» **Challenges**:
- 1) According to the code golf challenge below, what should be returned when no word in the input has repeating letters?
- 2) In the records below, copy out word for word the lines from the one containing "Can you tell me how far [851,71]" through the end of the records, including both ends, and leave out the pictures.

» **Passage given**:
━━━━━━━━━━━━━━━━━━━━━━━━━━━━━━
# Word with greatest repeat of letters

Recently there was a question on Stack Overflow where the OP was trying to write a function to find the word in a string that has the most repeated letters. It is of course not hard to write one up in seconds, and I wrote one in Javascript as short as I can for fun. But I'm not an expert in code golfing, so I wonder how much shorter can this simple program be!

## Challenge

Write a program or function that takes in a string of words and return or print the word with the most repeating single letters.

Rules:

• Choose the word with the greatest number of repeating single letters (see examples below)

• If no word has repeating letters, return -1.

• If two words have the same maximum number of repeating letters, choose the one closer to the start of the string.

• The shortest submission in bytes wins.

## Input

Take as input a string consisting of one or more space-delimited words. Input can be from STDIN (or closest alternative), command line parameters, or function arguments.

## Output

Print the output to STDOUT to return it.

## Examples

Consider the string aaabbb cccc. This contains two words: aaabbb and cccc. The word aaabbb has 3 a's and 3 b's, and cccc has 4 c's. So the maximum number of repeated letters in aaabbb is 3 and the maximum in cccc is 4. We want to choose the word with the maximum number of repeated single letters, so the output for aaabbb cccc should be cccc.

Other test cases:

Today, is the greatest day ever!  --> greatest
This is a great day               --> -1
aaabbb cccc                       --> cccc

• What if more than one words have the same # of repeated letters? Do we print any or all? – Maltysen Jul 20 '15 at 6:54
• @Maltysen Look at the first example - see ever – isaacg Jul 20 '15 at 6:57
• @isaacg but greatest has two repeating, t and e. – Maltysen Jul 20 '15 at 6:58
• I'm not sure what is meant by the number of repeated letters. I assume aabb has 2 repeated letters. Would aaaabb be considered to have 4 repeated letters (2nd, 3rd, 4th a, 2nd b) or 2 repeated letters (a and b). – feersum Jul 20 '15 at 6:59
• Note that the original question is from Coderbyte. I looked on their website for copyright information (since this is a reproduction of Letter Count I) but I couldn't find anything. – Alex A. Jul 21 '15 at 17:54

# C - GCC - 159145 135 Bytes

x=0,w=0,i,j,c;main(int _,char**z){while(--_)for(j=i=0;_[z][i];j=++i,x=c>x?w=_,c:x)for(c=0;j--;)c+=z[_][i]==z[_][j];puts(x?z[w]:"-1");}


Will update when I can truncate it a bit

How to compile: gcc -w cg.c

How to run: ./a.out word1 word2 aass ddaaa ssdddd

Output: ssdddd

No-Output/No-match: -1

First off, I cheated a bit, by taking in the words as program arguments, but getting GCC to parse the words and give me a word count for free was too much reward to pass up.
━━━━━━━━━━━━━━━━━━━━━━━━━━━━━━
» **Working data**:

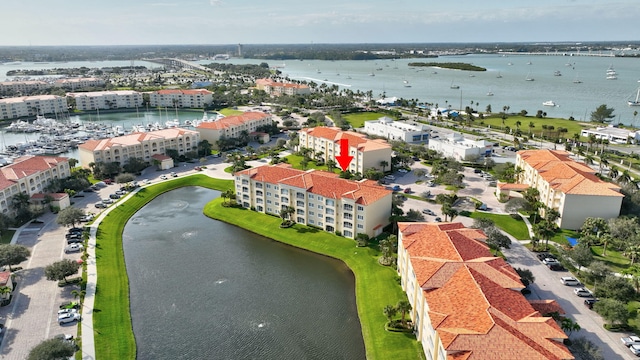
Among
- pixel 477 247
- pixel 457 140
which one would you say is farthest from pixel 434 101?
pixel 477 247

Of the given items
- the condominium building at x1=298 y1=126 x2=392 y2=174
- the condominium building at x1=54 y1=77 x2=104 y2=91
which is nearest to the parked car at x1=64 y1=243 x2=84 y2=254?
the condominium building at x1=298 y1=126 x2=392 y2=174

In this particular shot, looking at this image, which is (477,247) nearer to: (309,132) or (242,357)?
(242,357)

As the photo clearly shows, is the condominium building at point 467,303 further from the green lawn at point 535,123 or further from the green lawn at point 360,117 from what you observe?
the green lawn at point 360,117

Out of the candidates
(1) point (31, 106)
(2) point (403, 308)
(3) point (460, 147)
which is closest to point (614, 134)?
(3) point (460, 147)

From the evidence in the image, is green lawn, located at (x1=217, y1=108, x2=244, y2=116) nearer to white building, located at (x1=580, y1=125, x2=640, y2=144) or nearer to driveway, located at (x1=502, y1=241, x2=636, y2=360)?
white building, located at (x1=580, y1=125, x2=640, y2=144)

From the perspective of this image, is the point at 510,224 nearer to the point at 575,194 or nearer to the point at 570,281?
the point at 575,194

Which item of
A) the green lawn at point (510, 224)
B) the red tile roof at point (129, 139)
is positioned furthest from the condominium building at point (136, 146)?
the green lawn at point (510, 224)
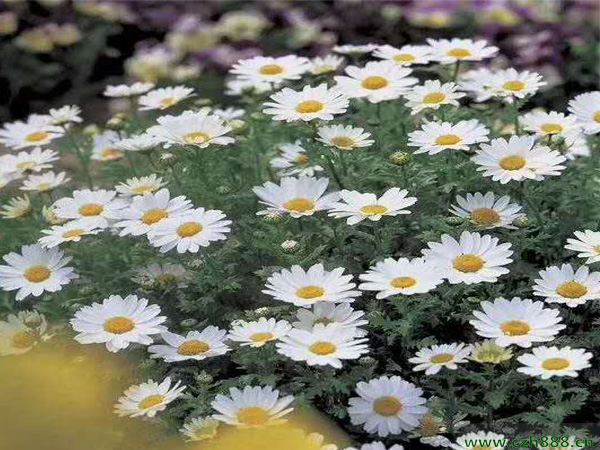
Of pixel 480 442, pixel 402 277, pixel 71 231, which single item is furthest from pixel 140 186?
pixel 480 442

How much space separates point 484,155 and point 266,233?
0.56m

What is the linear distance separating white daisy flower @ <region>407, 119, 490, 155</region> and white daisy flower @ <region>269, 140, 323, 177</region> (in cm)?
31

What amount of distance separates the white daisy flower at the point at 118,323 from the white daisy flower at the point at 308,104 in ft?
2.01

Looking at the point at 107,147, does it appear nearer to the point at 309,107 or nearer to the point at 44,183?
the point at 44,183

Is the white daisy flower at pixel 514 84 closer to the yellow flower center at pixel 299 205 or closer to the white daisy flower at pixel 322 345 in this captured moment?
the yellow flower center at pixel 299 205

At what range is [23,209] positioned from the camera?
10.7ft

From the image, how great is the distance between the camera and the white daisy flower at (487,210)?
2.86 m

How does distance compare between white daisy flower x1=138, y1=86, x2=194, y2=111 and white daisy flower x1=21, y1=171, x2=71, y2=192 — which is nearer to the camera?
white daisy flower x1=21, y1=171, x2=71, y2=192

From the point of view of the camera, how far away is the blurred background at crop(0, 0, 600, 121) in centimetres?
598

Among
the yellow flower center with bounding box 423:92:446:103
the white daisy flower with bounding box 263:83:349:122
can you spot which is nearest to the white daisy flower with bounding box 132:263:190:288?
the white daisy flower with bounding box 263:83:349:122

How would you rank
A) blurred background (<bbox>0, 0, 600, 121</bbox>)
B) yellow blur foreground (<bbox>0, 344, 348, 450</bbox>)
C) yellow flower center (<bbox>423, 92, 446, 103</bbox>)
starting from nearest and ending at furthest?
yellow blur foreground (<bbox>0, 344, 348, 450</bbox>) → yellow flower center (<bbox>423, 92, 446, 103</bbox>) → blurred background (<bbox>0, 0, 600, 121</bbox>)

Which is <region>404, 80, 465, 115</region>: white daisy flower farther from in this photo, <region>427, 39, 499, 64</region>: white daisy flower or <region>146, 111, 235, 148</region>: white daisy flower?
<region>146, 111, 235, 148</region>: white daisy flower

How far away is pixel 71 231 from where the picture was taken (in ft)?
9.93

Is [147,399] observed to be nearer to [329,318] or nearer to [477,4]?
[329,318]
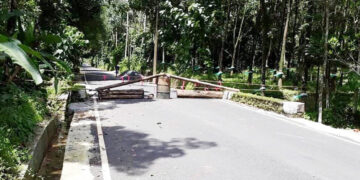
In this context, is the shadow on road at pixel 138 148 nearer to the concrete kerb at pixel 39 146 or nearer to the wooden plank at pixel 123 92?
the concrete kerb at pixel 39 146

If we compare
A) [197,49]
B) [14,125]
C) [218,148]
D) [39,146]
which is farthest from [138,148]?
[197,49]

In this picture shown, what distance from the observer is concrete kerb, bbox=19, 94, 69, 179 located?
535 centimetres

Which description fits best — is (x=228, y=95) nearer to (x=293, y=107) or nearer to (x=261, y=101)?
(x=261, y=101)

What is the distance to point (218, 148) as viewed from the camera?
7855mm

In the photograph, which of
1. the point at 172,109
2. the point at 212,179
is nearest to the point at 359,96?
the point at 172,109

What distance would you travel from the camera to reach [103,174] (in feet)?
19.5

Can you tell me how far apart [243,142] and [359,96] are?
555 inches

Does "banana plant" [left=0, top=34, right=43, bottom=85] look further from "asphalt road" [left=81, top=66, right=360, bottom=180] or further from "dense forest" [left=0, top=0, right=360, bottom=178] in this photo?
"asphalt road" [left=81, top=66, right=360, bottom=180]

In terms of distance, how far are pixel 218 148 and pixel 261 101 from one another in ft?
23.6

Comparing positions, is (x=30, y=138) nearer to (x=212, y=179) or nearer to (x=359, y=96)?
(x=212, y=179)

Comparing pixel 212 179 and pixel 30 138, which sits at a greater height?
pixel 30 138


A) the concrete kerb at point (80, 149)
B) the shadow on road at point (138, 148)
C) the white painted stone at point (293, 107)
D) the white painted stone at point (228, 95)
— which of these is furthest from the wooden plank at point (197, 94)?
the shadow on road at point (138, 148)

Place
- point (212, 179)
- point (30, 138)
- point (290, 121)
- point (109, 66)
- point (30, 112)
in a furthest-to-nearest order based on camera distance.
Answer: point (109, 66) < point (290, 121) < point (30, 112) < point (30, 138) < point (212, 179)

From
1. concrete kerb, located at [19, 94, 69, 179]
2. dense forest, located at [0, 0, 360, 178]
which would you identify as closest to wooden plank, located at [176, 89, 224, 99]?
dense forest, located at [0, 0, 360, 178]
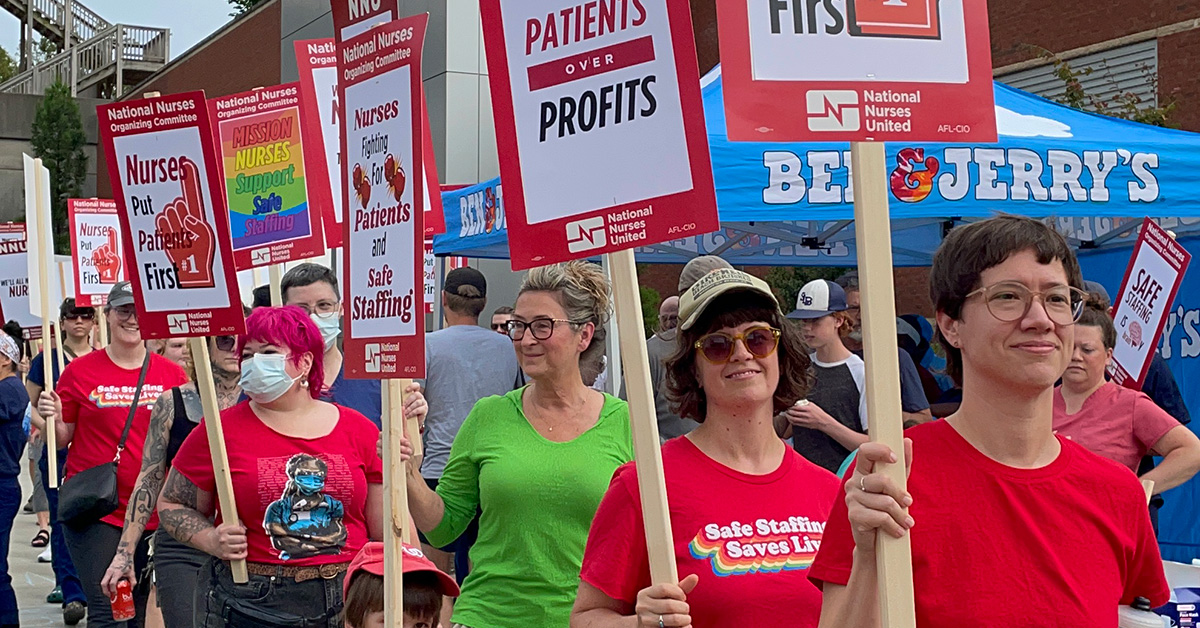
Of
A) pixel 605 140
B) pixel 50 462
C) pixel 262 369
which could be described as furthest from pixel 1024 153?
pixel 50 462

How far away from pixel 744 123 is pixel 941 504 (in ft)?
2.51

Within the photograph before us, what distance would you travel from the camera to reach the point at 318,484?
15.8ft

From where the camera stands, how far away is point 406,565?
401 cm

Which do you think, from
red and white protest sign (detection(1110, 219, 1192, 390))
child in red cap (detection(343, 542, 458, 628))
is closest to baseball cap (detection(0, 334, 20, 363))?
child in red cap (detection(343, 542, 458, 628))

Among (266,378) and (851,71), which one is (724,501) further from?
(266,378)

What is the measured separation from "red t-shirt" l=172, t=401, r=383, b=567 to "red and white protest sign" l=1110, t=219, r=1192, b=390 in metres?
3.65

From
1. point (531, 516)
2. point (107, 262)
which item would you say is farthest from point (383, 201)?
point (107, 262)

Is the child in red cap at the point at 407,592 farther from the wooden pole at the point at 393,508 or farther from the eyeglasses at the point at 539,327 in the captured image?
the eyeglasses at the point at 539,327

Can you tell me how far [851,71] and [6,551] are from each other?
7.86 meters

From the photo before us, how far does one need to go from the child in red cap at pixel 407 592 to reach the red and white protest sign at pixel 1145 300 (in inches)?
151

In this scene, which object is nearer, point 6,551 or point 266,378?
point 266,378

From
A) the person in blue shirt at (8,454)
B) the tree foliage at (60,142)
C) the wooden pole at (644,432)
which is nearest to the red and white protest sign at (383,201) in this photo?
the wooden pole at (644,432)

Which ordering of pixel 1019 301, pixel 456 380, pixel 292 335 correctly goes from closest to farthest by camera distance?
pixel 1019 301, pixel 292 335, pixel 456 380

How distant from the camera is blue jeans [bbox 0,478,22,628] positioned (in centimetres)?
888
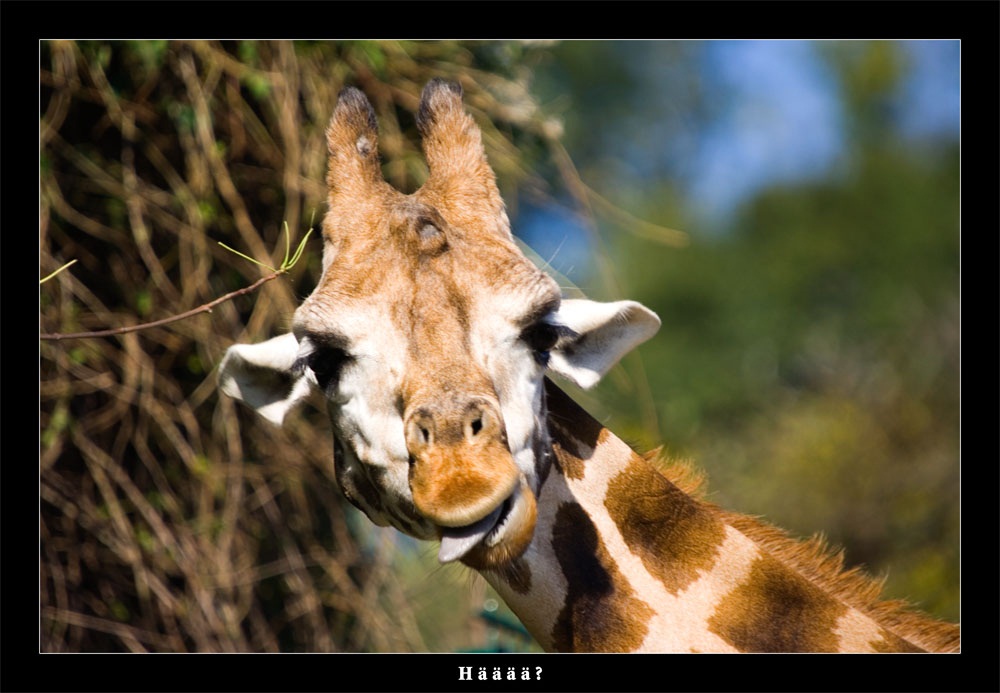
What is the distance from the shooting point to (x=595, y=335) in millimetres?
3445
━━━━━━━━━━━━━━━━━━━━━━━━━━━━━━
» **Answers to each task**:
- 1) -1

- 2)
Can you tell me how far [851,71] and [6,551] are from each other?
7.86 meters

From the photo before us, how far does one need to go from the child in red cap at pixel 407 592 to reach the red and white protest sign at pixel 1145 300 (in inches)?
151

In this scene, which object is nearer, point 6,551 or point 266,378?
point 266,378

From
A) the person in blue shirt at (8,454)
B) the tree foliage at (60,142)
C) the wooden pole at (644,432)
which is nearest to the red and white protest sign at (383,201) in this photo?
the wooden pole at (644,432)

Which ordering of pixel 1019 301, pixel 456 380, pixel 292 335 correctly goes from closest to farthest by camera distance?
pixel 1019 301, pixel 292 335, pixel 456 380

How distant from the camera is blue jeans [bbox 0,478,22,628] positioned (in centimetres)?
888
What is the distance from the shooting point to (x=595, y=335) in millimetres?
3445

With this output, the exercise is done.